> **Assignment**
Each line from the one containing "United States, site lebec_CA-41." through the end of the data must be retyped exactly, and no other line.

(Stored items)
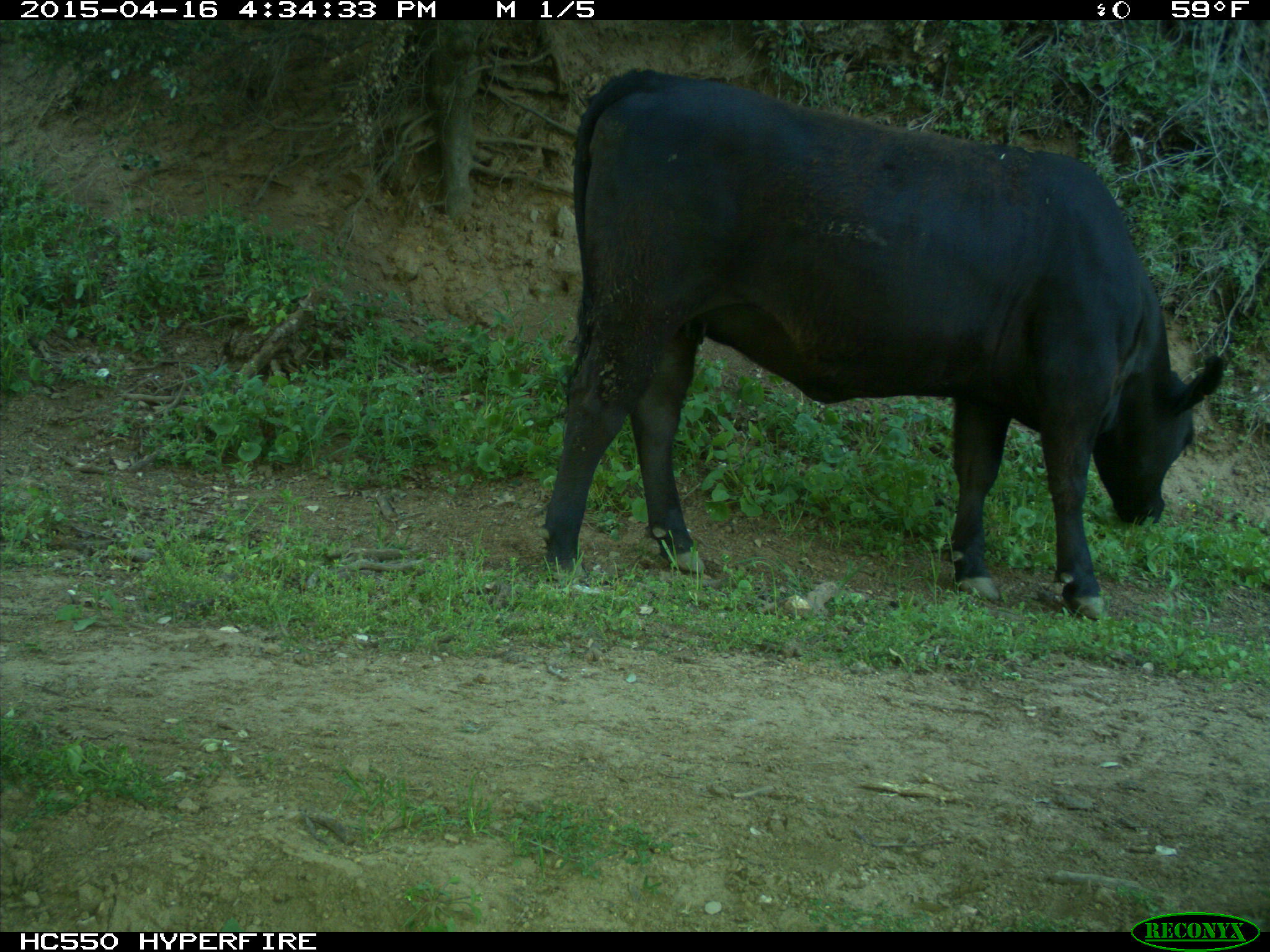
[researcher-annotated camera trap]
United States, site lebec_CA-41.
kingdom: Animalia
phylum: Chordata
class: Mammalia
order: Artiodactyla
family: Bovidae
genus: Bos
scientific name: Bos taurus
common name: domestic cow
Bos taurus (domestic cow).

> **Answer for the task**
United States, site lebec_CA-41.
kingdom: Animalia
phylum: Chordata
class: Mammalia
order: Artiodactyla
family: Bovidae
genus: Bos
scientific name: Bos taurus
common name: domestic cow
Bos taurus (domestic cow).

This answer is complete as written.